Author: bluedoor
Original post address: http://www.anbbs.com/anbbs/index.php? F_id = 3 & page = 1
In the past two days, we are working on a program for keyword highlighted display. The program we have written has been well tested locally, but as soon as we get up, there will be a bunch of garbled code, not to mention highlighted code, I just don't know!
I am looking for an error. I can find it and find that there is no problem with English. Chinese characters are prone to problems. Sometimes there are problems with Chinese characters.
Summary:
For example, preg_match_all ($ pat ,......) And preg_replace ($ pat ,......)......
The problems are as follows:
Preg_match_all ("/(Chinese characters) +/ism", "I am a Chinese character, see what you think of me! ", $ M_a );
This mode is easy to match with Chinese characters ". In this mode, Chinese characters can be matched successfully, but you should not be too happy with the results. The results are uncertain. Why are you not sure about it.

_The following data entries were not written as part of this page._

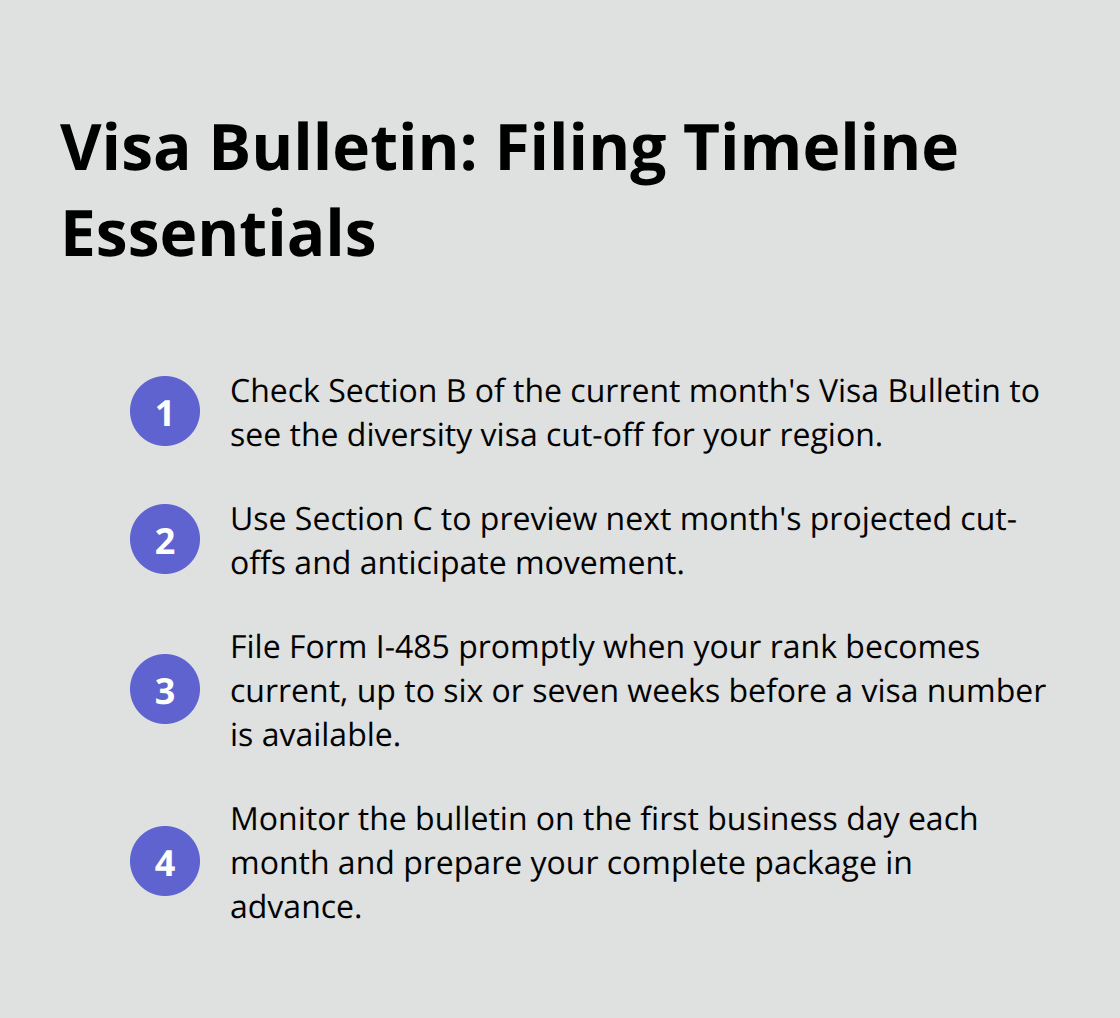 Visa Bulletin: Filing Timeline Essentials

1 Check Section B of the current month's Visa Bulletin to see the diversity visa cut-off for your region.

2 Use Section C to preview next month's projected cut-offs and anticipate movement.

3 File Form I-485 promptly when your rank becomes current, up to six or seven weeks before a visa number is available.

4 Monitor the bulletin on the first business day each month and prepare your complete package in advance.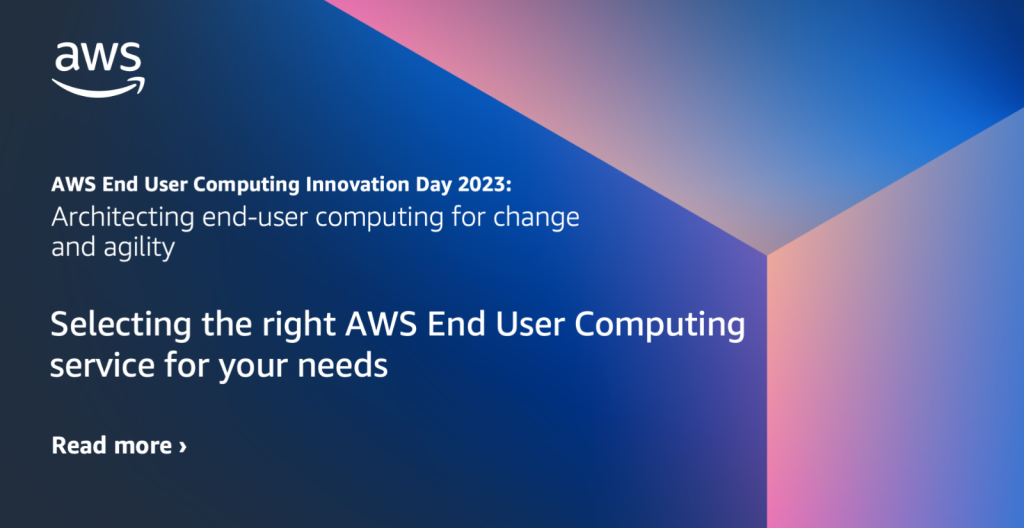 aws

AWS End User Computing Innovation Day 2023:
Architecting end-user computing for change and agility

Selecting the right AWS End User Computing service for your needs

Read more ›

The following problems must occur:
Preg_match_all ("/[Chinese characters] +/ism", "I am a Chinese character. What do you think of me! ", $ M_a );
I wanted to match "Chinese", "Word", or "Chinese character ". This is a problem. If a large group of garbled characters are matched, an endless loop may occur. Why is this happening? Because PHP uses non-UNICODE characters internally and does not support multi-byte text, a "Chinese character" is regarded as 4 bytes ASCII for pattern matching. It is strange that there is no error!
Later, I tried to re-write the pattern match and found a pattern (why? Later) The solution can be:
Preg_match_all ("/(Chinese | word) +/ism", "I am a Chinese character. What do you think of me! ", $ M_a );
In this way, we can match the results in "Chinese", "Word", or "Chinese character", $ m_a.
Array
(
[0] => Array
(
[0] => Chinese Characters
)
[1] => Array
(
[0] => word
)
)
How can I see a fully-matched string! However, I was so happy that I still had problems in actual use! Find the problem again and finally find the root of the problem! PHP does not support multi-byte text, so during pattern matching and character operations, it is performed after the internal code is converted (I don't know if this is correct). For example:
Eregi_replace ("sex", "no", "Sense of Responsibility"); this operation is to replace the character string "Sense of Responsibility" with "no ", what is the final result? Because "Sense of Responsibility" does not mean "nature", the result should be "Sense of Responsibility" If no replacement operation is performed, but the result is "a sense of responsibility "!